Nos últimos tempos o ensino superior tem entrado
na agenda pelas más razões. Na verdade, embora tenham surgido algumas referências
ao mérito da investigação realizada em algumas instituições, as notícias são
sobretudo sobre as dificuldades dos estudantes e suas famílias em conseguir
suportar os encargos com a formação. Hoje, com chamada a primeira página, o
Público fala do crédito malparado que as Universidades reclamam junto de
estudantes e que representa uma verba significativa para muitas instituições.
Há dias a hierarquia da Igreja Católica expressava
publicamente a sua preocupação com a situação de abandono de muitos estudantes
do ensino superior devido às dificuldades económicas. Também recentemente se
divulgou que o número de estudantes do ensino superior com bolsa de estudo
voltou a descer, é cerca de 56 000, e está ao nível do ano 2000 quando
frequentavam este nível de ensino menos 20 000 estudantes que actualmente. Tal
mudança parece decorrer das dificuldades económicas conjugadas com alterações
no Regulamento de atribuição das bolsas verificadas nos últimos dois anos.

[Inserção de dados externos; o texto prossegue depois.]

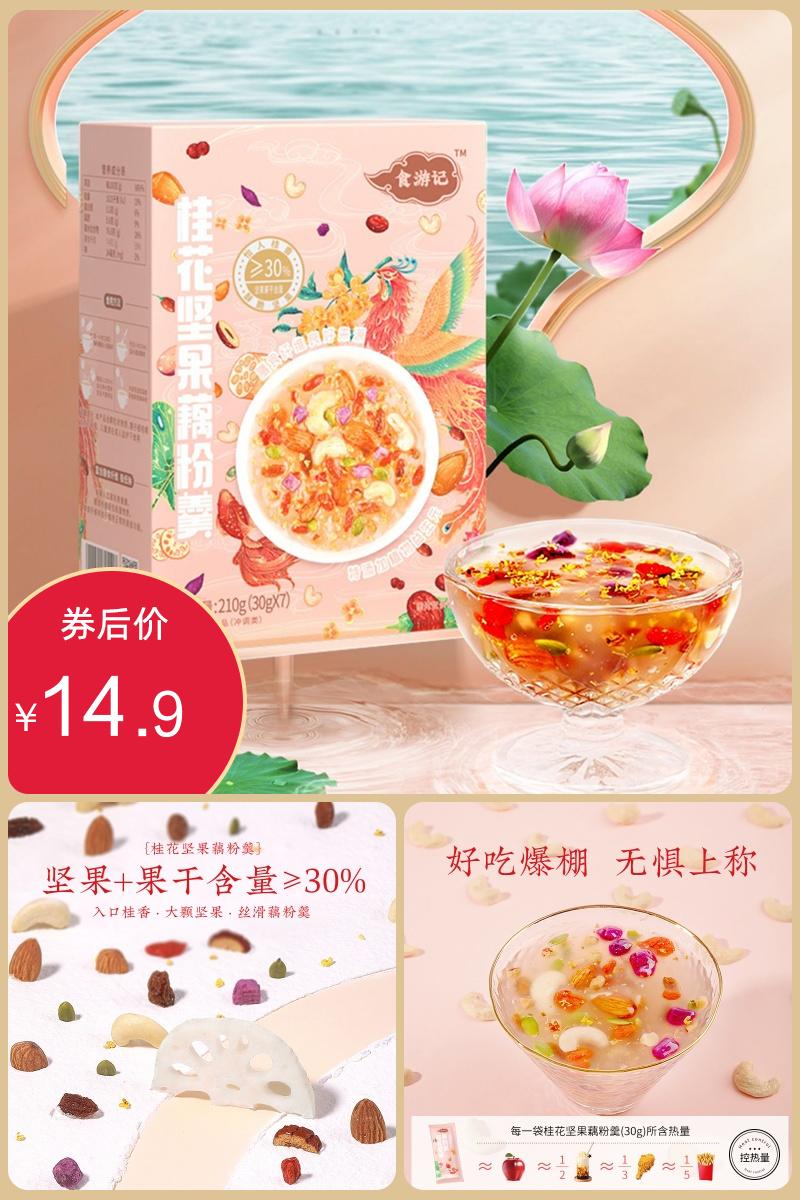 【老金磨方】桂花坚果藕粉羹210g价格/优惠_券后14.9元包邮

Também há pouco o Conselho de Reitores das Universidades Portuguesas aprovou
uma recomendação no sentido de que as instituições de ensino superior possam
aumentar em 30 € o valor anual das propinas com o objectivo de apoiar
estudantes em dificuldades.
As dificuldades pelas quais passam muitos
estudantes do ensino superior e respectivas famílias, quer no sistema público,
quer no sistema privado, são, do meu ponto de vista, considerados
frequentemente de forma ligeira ou mesmo desvalorizadas. Tal entendimento
parece assentar na ideia de que a formação de nível superior é um luxo, um bem
supérfluo pelo que ... quem não tem dinheiro não tem vícios.

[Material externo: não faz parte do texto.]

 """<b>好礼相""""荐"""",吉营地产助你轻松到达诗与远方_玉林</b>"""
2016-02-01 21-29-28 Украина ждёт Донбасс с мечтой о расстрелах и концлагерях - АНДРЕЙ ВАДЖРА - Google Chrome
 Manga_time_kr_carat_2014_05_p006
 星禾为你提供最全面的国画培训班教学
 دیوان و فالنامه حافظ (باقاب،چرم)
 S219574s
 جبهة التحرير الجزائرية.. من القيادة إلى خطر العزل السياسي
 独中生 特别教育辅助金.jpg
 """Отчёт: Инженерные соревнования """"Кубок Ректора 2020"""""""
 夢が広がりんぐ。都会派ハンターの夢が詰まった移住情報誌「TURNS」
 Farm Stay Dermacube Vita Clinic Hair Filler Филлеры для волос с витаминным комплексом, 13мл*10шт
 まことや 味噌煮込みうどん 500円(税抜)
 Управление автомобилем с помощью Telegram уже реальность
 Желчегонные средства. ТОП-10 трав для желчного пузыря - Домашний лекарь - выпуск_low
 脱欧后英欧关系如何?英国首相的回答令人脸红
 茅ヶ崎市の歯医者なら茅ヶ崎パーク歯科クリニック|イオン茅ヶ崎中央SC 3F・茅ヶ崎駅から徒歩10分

Segundo um estudo da Universidade do Porto, quase
um quarto dos seus alunos abandona o curso durante os três primeiros anos. Os
números dos diferentes cursos têm variações acima ou abaixo do valor médio, mas
são muito elevados. Embora existam outros factores contributivos, as
dificuldades económicas parecem constituir a razão fundamental para esta enorme
taxa de abandono situação que ontem foi colocada ao Primeiro-ministro no debate
parlamentar.
Também um inquérito envolvendo estudantes de todo
o país coordenado pela Associação Académica da UTAD, apurou que 48% dos
inquiridos já passaram por dificuldades económicas e cerca de 65% temem
abandonar o curso em consequência das dificuldades.

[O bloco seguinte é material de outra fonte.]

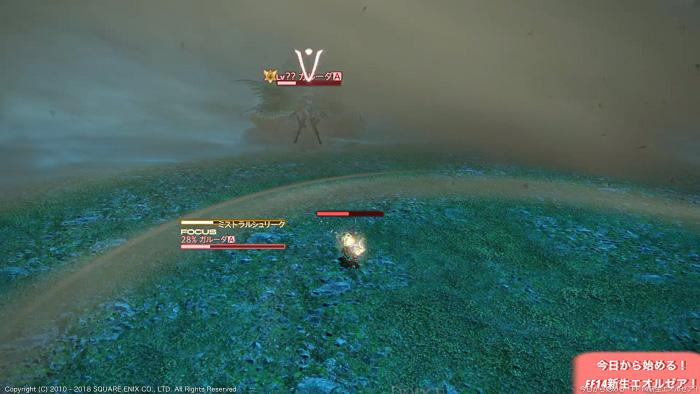 初心者向けガルーダ攻略動画のキャプチャ画像。フィールド端に移動したガルーダが、ミストラルシュリークを詠唱している。(FF14)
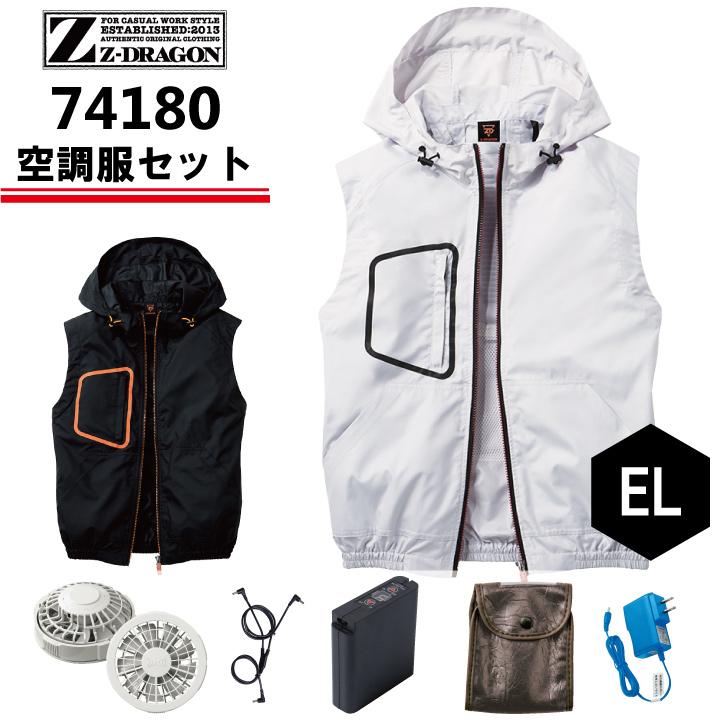 【EL】空調服 ファン・バッテリーセット Z-DRAGON 74180 自重堂 Jichodo ベスト 大きいサイズ 春夏 フード付 カジュアル アウトドア ポリエステル100% 2020新商品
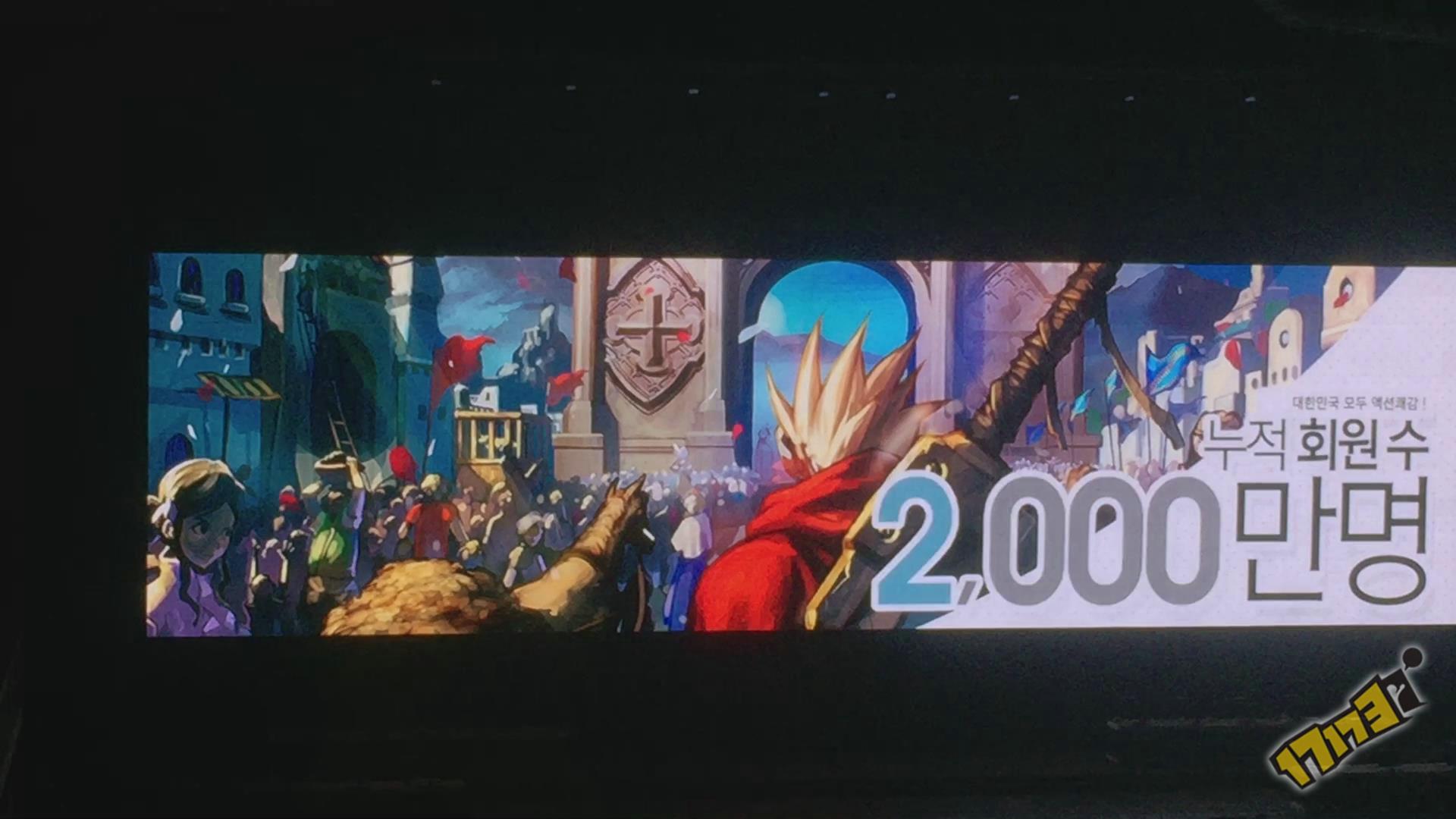 场速报 10年DNF第一格斗游戏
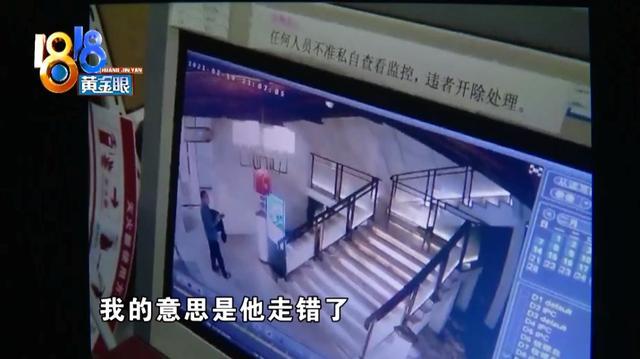 """姑娘正在更衣,男子""""逛进""""浴室? 全球新闻风头榜 第6张"""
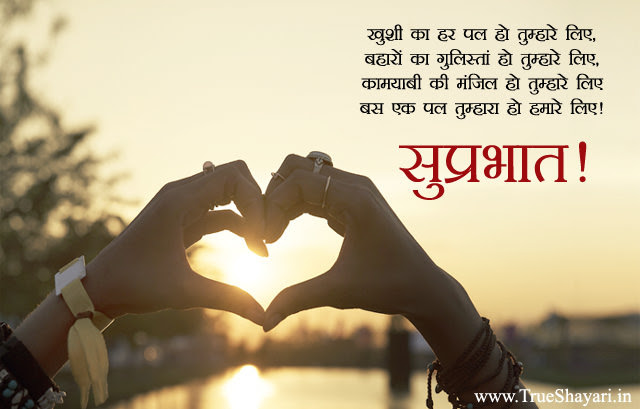 HINDI SHAYERI: Romantic Good Morning Wishes for Love Couple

Recordo ainda um trabalho recente realizado pelo
Público junto de um grupo significativo de estabelecimentos de ensino superior,
em que se constatou que, face a igual período do ano passado, aumentou em 6% o
número de desistências do ensino superior por efeitos da crise. Esta
percentagem corresponde a cerca de 3300 estudantes o que é significativo. As
dificuldades económicas, a dificuldade no acesso a bolsas e o aumento de
propinas são os motivos identificados.
Os estudos internacionais têm evidenciado uma característica
persistente no sistema educativo português, o ainda baixo impacto da educação
na mobilidade social. Dito de outra maneira, os indivíduos com origem em grupos
sociais mais favorecidos são os que tendencialmente obtêm melhores níveis de
qualificação e repete-se o ciclo. Neste quadro, a redução significativa das
bolsas e apoios, as dificuldades enormes que muitas famílias atravessam e o
desemprego mais elevado entre os jovens, que poderia constituir uma pressão
para continuar os estudos, a que acrescem as elevadas propinas, designadamente
no 2º ciclo, tornam ainda mais difícil a realização de percursos escolares que
promovam mobilidade social e que se traduz, por exemplo, no aumento das
desistências.
Quando se espera e entende que a minimização das
assimetrias possa, também, depender da educação e qualificação, o seu preço e
as dificuldades actuais, longe de as combater, alimenta-as.
É preocupante.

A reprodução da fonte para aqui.